Check your understanding:
1. Rewrite the Salzburg travel account between "It was here" and "around the gardens.", inclusive, putting "grounds" in place of "gardens".
2. Which countries does the Salzburg travel account mention by name?

==== Source document ====

In no time at all, we crossed the border from Germany back into Austria, and our guide told us that we were also less than 30 miles from the Czech Republic as well. We live in such vast spaces in North America, we sometimes forget that there are so many nations in close proximity to each other in Europe. In fact, almost all of Europe would fit into Canada!
Shortly after noon, we pulled into Salzburg and as were getting off the bus, we encountered a light drizzle.
Due to the lengthy bus ride, the first order of business was getting every one to a public restroom, and while waiting for everyone to get comfortable, I eased away from the crowd to check out my surroundings. Being an ad-man, albeit a retired one, I often find myself looking at advertising in other countries when Mary and I are fortunate enough to be out on an adventure. When I came upon this pillar-ad promoting Sound of Music-related tours, there could be no doubt as to where we were.
Restroom lineups, while understable, nevertheless took another bite out of our already reduced time in Salzburg, and our guide informed us that we were going to have to shorten our walking tour in order to keep our lunch commitments at St. Peter, said to be the oldest inn in Central Europe.
Due to our shortened visit, the first and only Sound of Music-related landmark we passed by was Mirabell Palace and Gardens.
It was here in the movie that Maria, played by Julie Andrews, and the Von Trapp children sing “Do, Re, Mi” while dancing, running and skipping around the gardens.
From Mirabell Palace, we headed toward and across the Salzach River which runs right through the middle of the city. The spectacular Hohsnsalzburg Fortress is in the background overlooking the city below. It is reachable via a 30 minute walk, or by lining up for the Funicular, but unfortunately we would not have enough time to do either on this day.
You can see that it was misty and we were getting sprinkled on as we walked around the city, (something us west-coasters are quite used to), but as we crossed the Makartsteg Footbridge, we had to stop and check out the love locks clasped to the bridge’s fencing.
This is a century-old tradition which sees lovers inscribing a lock with their initials, affixing their lock to some portion of the fencing, and tossing the key into the river to symbolize their unbreakable and eternal love.
I wish I’d had a lock and key with me so I could add Mary’s initials and mine to this fence.

==== Input data ====

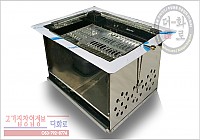 PN5500장어구이(특)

====

Answers to each task:
1.
It was here in the movie that Maria, played by Julie Andrews, and the Von Trapp children sing “Do, Re, Mi” while dancing, running and skipping around the grounds.

2. Germany, Austria, the Czech Republic, Canada